## PROBLEM TO SOLVE
Rewrite the items below, changing every instance of "weathered tree stump" to "old tree stump" and leaving all else unchanged. Leave the pictures out of your answer.

## DATASET EXCERPTS
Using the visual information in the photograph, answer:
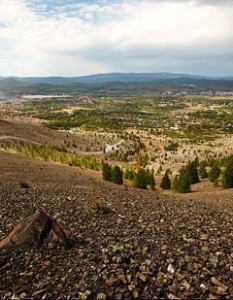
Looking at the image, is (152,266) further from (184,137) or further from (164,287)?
(184,137)

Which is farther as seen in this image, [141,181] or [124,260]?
[141,181]

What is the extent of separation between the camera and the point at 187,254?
13.8 m

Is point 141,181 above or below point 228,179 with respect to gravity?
below

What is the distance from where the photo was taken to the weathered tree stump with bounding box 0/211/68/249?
14086 millimetres

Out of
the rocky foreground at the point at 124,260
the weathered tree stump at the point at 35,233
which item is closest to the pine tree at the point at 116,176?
the rocky foreground at the point at 124,260

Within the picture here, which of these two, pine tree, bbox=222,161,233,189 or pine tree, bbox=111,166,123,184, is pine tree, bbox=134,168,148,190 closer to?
pine tree, bbox=111,166,123,184

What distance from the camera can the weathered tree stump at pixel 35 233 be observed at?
14.1 meters

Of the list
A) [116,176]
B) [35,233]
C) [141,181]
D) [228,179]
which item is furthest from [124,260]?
[141,181]

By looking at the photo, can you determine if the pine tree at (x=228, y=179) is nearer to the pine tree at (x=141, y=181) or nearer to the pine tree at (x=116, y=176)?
the pine tree at (x=141, y=181)

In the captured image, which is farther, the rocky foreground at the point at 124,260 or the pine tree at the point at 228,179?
the pine tree at the point at 228,179

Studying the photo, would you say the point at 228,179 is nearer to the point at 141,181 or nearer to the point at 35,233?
the point at 141,181

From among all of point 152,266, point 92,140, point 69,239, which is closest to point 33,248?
point 69,239

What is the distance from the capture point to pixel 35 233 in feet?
46.9

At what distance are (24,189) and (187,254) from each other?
58.9 ft
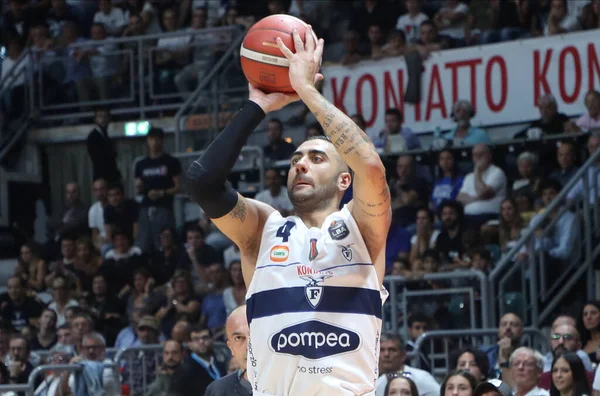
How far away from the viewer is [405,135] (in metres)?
15.0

## CORRECT RESULT
Using the visual information in the photograph, answer:
Looking at the image, is (152,266) further from (184,137) or further from (164,287)?
(184,137)

Which is farther as seen in this image, [141,181] or [124,260]?
[141,181]

What is the extent of separation between the camera and the point at 187,254?
13.8 m

Is point 141,181 above or below point 228,179 with respect to gravity?
below

What is the distance from where the photo was taken to the old tree stump with bounding box 0/211/68/249?
14086 millimetres

Out of
the rocky foreground at the point at 124,260
the old tree stump at the point at 35,233
which item is closest to the pine tree at the point at 116,176?
the rocky foreground at the point at 124,260

Within the picture here, which of these two, pine tree, bbox=222,161,233,189 or pine tree, bbox=111,166,123,184, is pine tree, bbox=134,168,148,190 closer to?
pine tree, bbox=111,166,123,184

What distance from the camera can the old tree stump at pixel 35 233 be observed at?
14.1 meters

Of the list
A) [116,176]
B) [35,233]
C) [141,181]
D) [228,179]
which item is furthest from [124,260]?
[141,181]

By looking at the photo, can you determine if the pine tree at (x=228, y=179) is nearer to the pine tree at (x=141, y=181) or nearer to the pine tree at (x=116, y=176)?
the pine tree at (x=141, y=181)

In the captured image, which is farther, the rocky foreground at the point at 124,260 or the pine tree at the point at 228,179?
the pine tree at the point at 228,179

Studying the photo, would you say the point at 228,179 is nearer to the point at 141,181 or nearer to the point at 35,233?
the point at 141,181

From among all of point 152,266, point 92,140, point 69,239, which is closest to point 33,248?
point 69,239

What is the distance from the capture point to pixel 35 233 in feet?
46.9

At what distance are (24,189) and (187,254) from each other?
58.9 ft
How far away from the viewer is [405,135] (in metres)?
15.0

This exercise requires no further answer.